Life of an ex-dictator: A documentary on Musharraf throws some uncomfortable questions
Washington :“Ye Mo saab hain,” former Pakistan prime minister Pervez Musharraf says to his mother Zarin, sipping tea and gesturing towards a 38-year-old at his breakfast table. “I used to call my younger brother Mo. He was mo-ta (fat),” he adds. Both men laugh.
Filmmaker Mohammed Ali Naqvi, or Mo, is known to use his work to explore perilous subjects. His last film, Among the Believers, was about Maulana Abdul Aziz Ghazi, head of the Lal Masjid mujahideen training base; a Special Emmy-winning project before that was on the international human rights icon and gang-rape survivor Mukhtaran Mai.
For his documentary on Musharraf, Insha’Allah Democracy, Naqvi shadowed the former dictator and Army general for five years, as the man readied for a political comeback while living in Dubai and London.
So you see Musharraf as a stodgy, middle-aged man in black trunks and swimming goggles at his pool. Look over his shoulder as he logs into Facebook every morning, celebrates New Year’s Eve in the Middle-East, breakfasts with his mother.
“I shot the film myself, most of it with a handheld. I wanted my time with Musharraf to feel deeply personal and intimate – as if the audience were voyeurs,” says Naqvi.
He turns the camera on himself too, revealing why this is as much a political as a personal mission. In the 1990s, his uncle, Dr Nadeemul Hasan, was killed in his Karachi home, during a spate of violence against Shias. As an insecure teenager, Musharraf became Naqvi’s idol, a champion of minorities.
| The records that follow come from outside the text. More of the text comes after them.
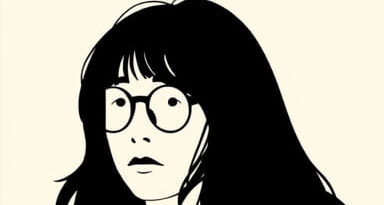 Self Portrait Yoko Ono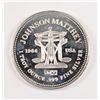Image 2 : 1986 1 OZT .999 FS JOHNSON MATTHEY (FREEDOM)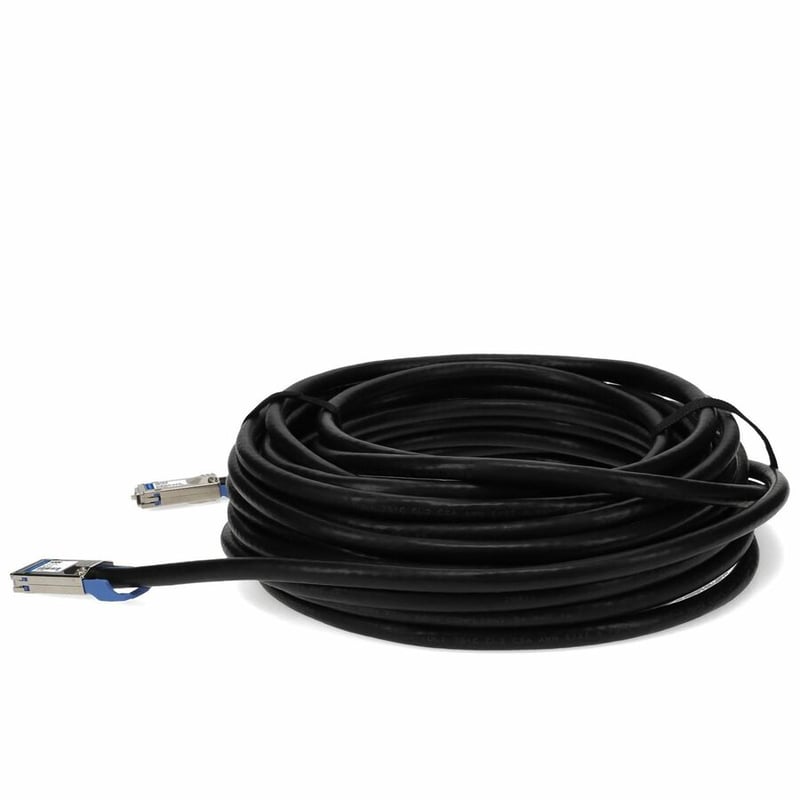 AddOn HP® 444477-B27 Compatible TAA Compliant 10GBase-CX CX4 Direct Attach Cable (Passive Twinax, 15m) - Thumbnail 2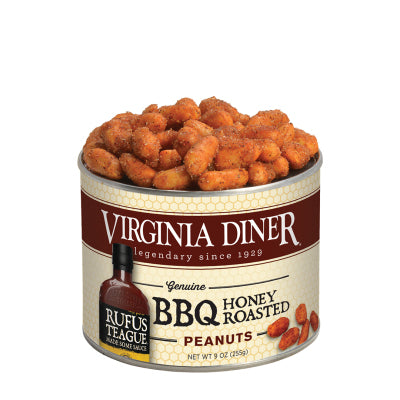 Peanuts Virginia Diner Honey BBQ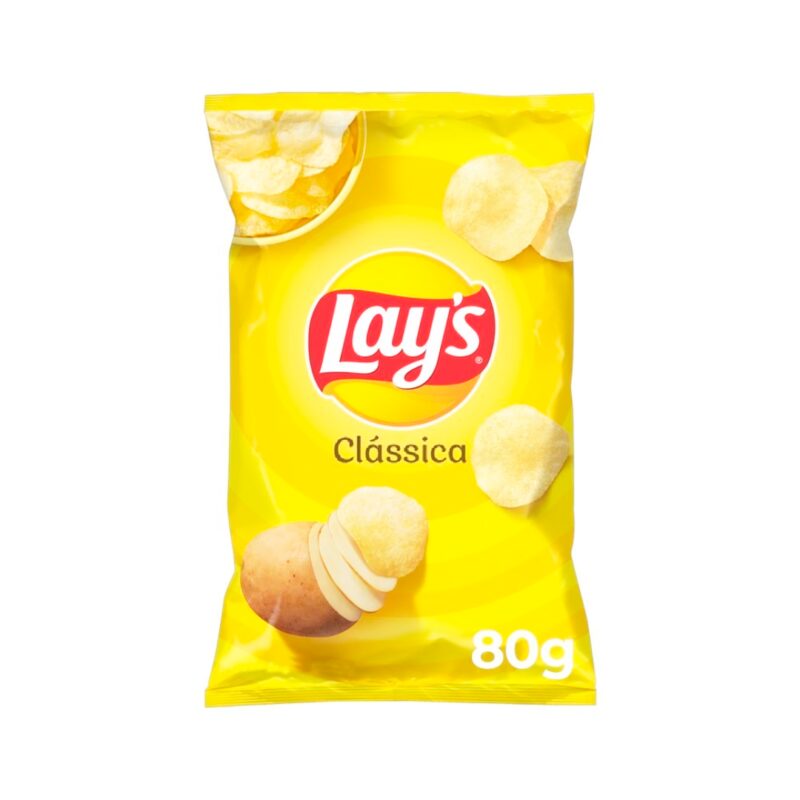 Salgadinho Elma Chips Batata Lays Clssica 80g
He admits that he started on his project in 2010 with a sense of awe. The two men exchanged jokes, hung out at the beach. “Musharraf came into my life at a time when I had a strong sense of disillusionment at the state of affairs in Pakistan. He had helped shaped contemporary history. Now, he was licking his wounds in self-imposed exile, trying to run for election in a country that had still not forgiven him,” Naqvi says.
In the film, there is a dramatic build-up to the scene where Musharraf finally sets foot on Pakistani soil again, and is anti-climactically placed under house arrest, in 2013.
Facing him is a unique election — the first civilian transfer of power in Pakistan. Every head of state before this, all the way back to 1947, has either been assassinated, unseated in a coup, or impeached.
By the time the votes are cast (the winner was Nawaz Sharif, the man Musharaff unseated in his coup in 2001), Naqvi had already lost most of his illusions about the latter. It starts when you see Musharaff claim ignorance about Osama bin Laden’s whereabouts during his time as head of state.
“When he talked about militancy as a means of fighting a proxy war with our enemies, I realised that he didn’t think he owed his people the truth. Not on terror, the war on terror, nor his own conduct during his rule. He was still a dictator at heart – a dangerous flaw in a leader,” Naqvi says.
Is democracy possible, Naqvi ends up asking himself, when you have the right to vote but your only options are “an ex-dictator, a Taliban sympathiser and a crook” (his take on Musharraf, Imran Khan and Sharif?).
“Mo’s amazing access to General Musharraf over the years reveals a refreshingly informal man, albeit one afflicted with an inflated ego,” says documentary filmmaker Anand Patwardhan. “My only criticism of the film — it does not examine the double game played by the US in both fomenting and fighting terror. Despite this, for Indians this film is a rare and valuable insight into a political scenario we have so far avoided.”